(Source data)
• • •

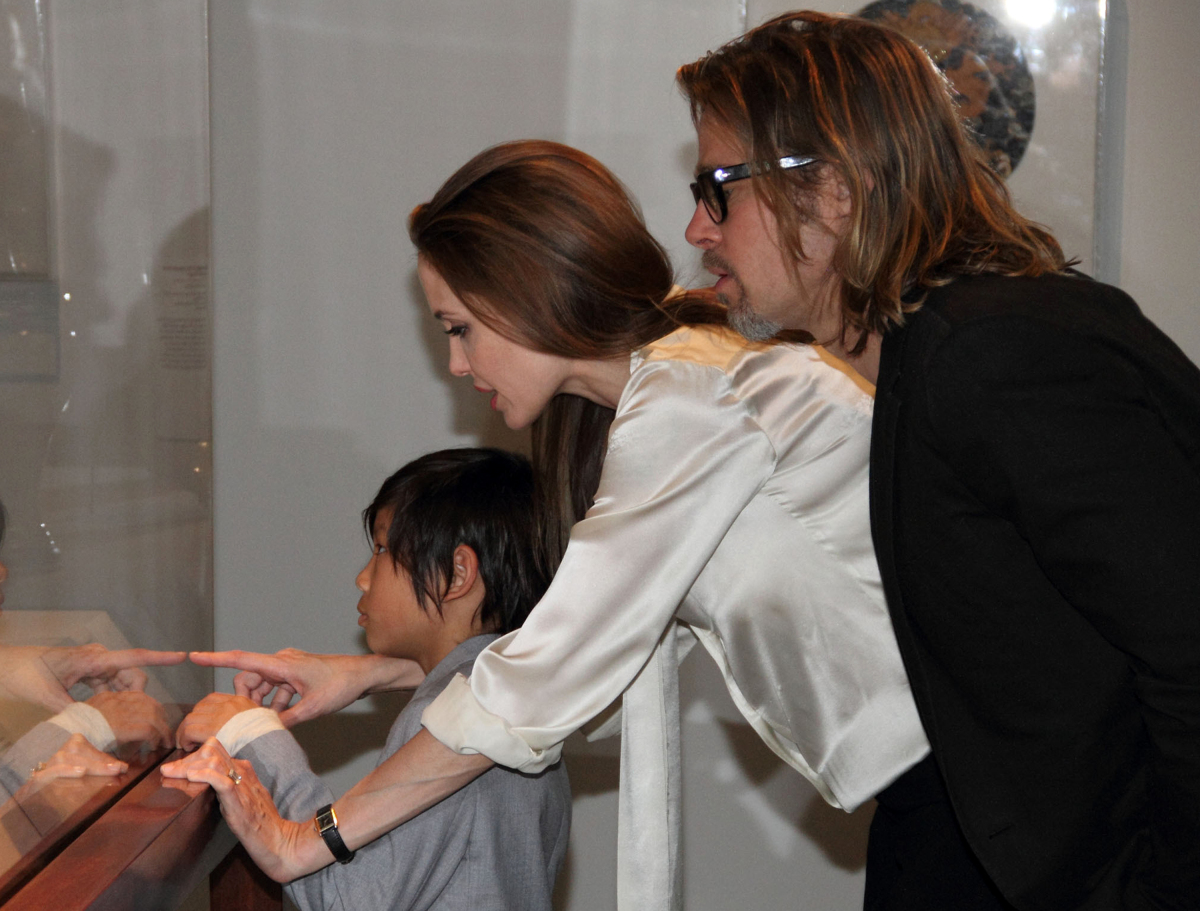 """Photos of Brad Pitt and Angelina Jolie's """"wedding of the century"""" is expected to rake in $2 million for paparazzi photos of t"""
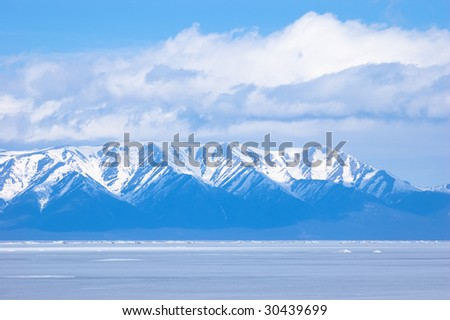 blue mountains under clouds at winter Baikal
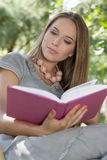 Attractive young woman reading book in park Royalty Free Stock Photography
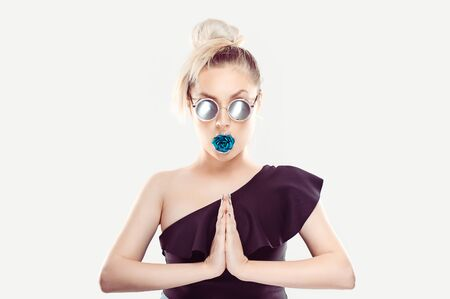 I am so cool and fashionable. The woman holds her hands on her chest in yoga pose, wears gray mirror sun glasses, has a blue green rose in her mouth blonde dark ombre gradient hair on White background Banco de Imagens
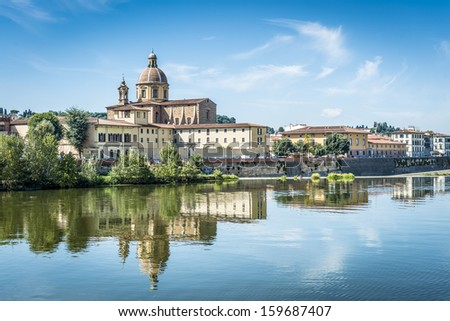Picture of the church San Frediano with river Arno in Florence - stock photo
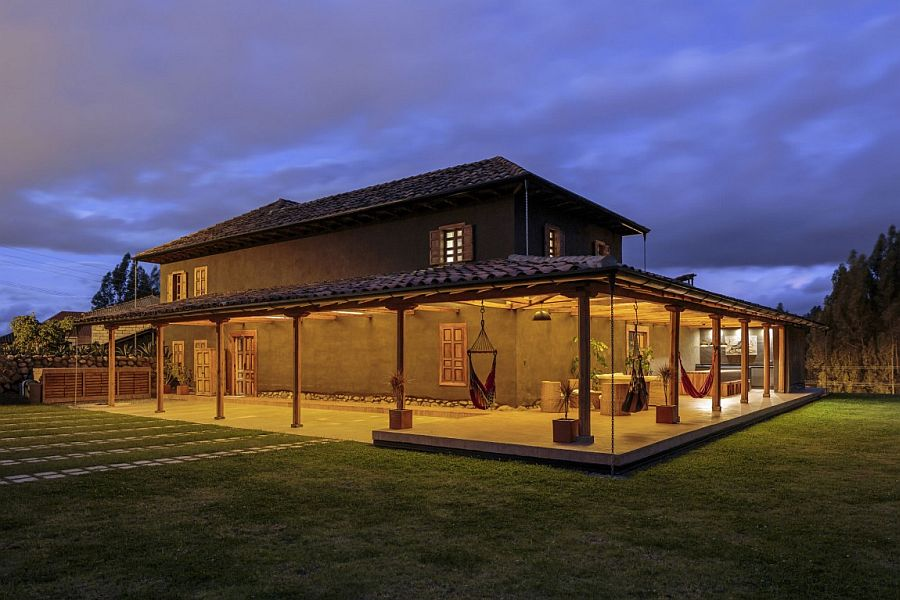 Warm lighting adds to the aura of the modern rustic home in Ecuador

• • •

* _Your instructions_:
Leaving the pictures out, give again word for word each line from the one holding "Picture of the" through the end of the records.

* _Your solution_:
Picture of the church San Frediano with river Arno in Florence - stock photo
 Warm lighting adds to the aura of the modern rustic home in Ecuador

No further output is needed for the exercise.